**TASK INSTRUCTIONS**
Please show each line of the material below that contains the word "tower", treating uppercase and lowercase as different.

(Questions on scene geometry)
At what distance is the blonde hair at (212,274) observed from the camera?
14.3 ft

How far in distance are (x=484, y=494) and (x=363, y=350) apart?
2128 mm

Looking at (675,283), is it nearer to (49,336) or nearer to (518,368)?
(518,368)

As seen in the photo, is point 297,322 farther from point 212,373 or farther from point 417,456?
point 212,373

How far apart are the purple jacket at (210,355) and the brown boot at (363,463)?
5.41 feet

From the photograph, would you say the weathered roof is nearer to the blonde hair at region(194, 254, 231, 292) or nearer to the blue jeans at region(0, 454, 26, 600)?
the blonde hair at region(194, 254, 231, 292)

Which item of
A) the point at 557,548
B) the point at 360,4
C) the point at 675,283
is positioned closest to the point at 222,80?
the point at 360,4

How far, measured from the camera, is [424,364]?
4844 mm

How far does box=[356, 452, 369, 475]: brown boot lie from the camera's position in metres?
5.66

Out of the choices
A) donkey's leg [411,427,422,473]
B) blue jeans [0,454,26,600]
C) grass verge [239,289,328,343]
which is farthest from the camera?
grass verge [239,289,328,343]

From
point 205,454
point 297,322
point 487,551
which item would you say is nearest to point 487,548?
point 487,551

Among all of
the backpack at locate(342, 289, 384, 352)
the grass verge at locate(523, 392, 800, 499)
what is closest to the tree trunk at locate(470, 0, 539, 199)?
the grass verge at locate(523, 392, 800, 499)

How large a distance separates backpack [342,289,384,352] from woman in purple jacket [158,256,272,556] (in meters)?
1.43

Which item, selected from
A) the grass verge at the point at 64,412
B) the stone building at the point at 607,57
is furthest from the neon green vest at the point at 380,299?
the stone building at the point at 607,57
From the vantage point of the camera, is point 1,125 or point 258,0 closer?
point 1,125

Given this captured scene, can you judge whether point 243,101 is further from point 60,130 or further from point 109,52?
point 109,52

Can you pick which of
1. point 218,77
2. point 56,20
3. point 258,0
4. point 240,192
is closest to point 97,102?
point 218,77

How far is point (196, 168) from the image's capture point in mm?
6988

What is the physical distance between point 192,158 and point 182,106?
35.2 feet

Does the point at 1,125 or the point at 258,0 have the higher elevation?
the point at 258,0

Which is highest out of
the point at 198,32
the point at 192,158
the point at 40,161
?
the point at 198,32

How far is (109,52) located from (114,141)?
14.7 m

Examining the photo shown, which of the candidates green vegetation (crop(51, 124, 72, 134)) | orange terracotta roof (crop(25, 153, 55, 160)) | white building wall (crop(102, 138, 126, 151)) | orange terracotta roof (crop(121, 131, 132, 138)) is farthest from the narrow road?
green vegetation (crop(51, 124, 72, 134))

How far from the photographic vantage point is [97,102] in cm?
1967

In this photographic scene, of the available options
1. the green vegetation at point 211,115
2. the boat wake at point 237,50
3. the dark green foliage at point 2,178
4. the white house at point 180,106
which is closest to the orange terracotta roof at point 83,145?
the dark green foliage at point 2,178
==
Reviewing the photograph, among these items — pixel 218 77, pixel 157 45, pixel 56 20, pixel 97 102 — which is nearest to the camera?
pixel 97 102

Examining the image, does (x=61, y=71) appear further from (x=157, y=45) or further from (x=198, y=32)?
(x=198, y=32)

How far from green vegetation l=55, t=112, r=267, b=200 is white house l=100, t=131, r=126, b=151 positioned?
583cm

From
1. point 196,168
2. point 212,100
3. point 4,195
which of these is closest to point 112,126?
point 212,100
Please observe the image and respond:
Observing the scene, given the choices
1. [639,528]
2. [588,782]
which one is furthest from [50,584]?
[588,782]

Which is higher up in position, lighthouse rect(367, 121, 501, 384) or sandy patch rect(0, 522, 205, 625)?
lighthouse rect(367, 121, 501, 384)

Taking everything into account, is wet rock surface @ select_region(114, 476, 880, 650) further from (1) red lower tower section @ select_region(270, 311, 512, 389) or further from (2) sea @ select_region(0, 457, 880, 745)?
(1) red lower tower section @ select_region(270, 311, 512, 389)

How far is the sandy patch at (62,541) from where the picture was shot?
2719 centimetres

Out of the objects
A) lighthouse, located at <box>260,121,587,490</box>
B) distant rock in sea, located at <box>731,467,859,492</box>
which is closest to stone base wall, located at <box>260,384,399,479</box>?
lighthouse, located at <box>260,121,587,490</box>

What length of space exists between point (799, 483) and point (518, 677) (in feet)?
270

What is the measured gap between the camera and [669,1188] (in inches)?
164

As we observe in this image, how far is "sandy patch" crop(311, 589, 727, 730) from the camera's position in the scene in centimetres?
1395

**ANSWER TO THIS TASK**
Taking everything into account, is wet rock surface @ select_region(114, 476, 880, 650) further from (1) red lower tower section @ select_region(270, 311, 512, 389) or further from (2) sea @ select_region(0, 457, 880, 745)?
(1) red lower tower section @ select_region(270, 311, 512, 389)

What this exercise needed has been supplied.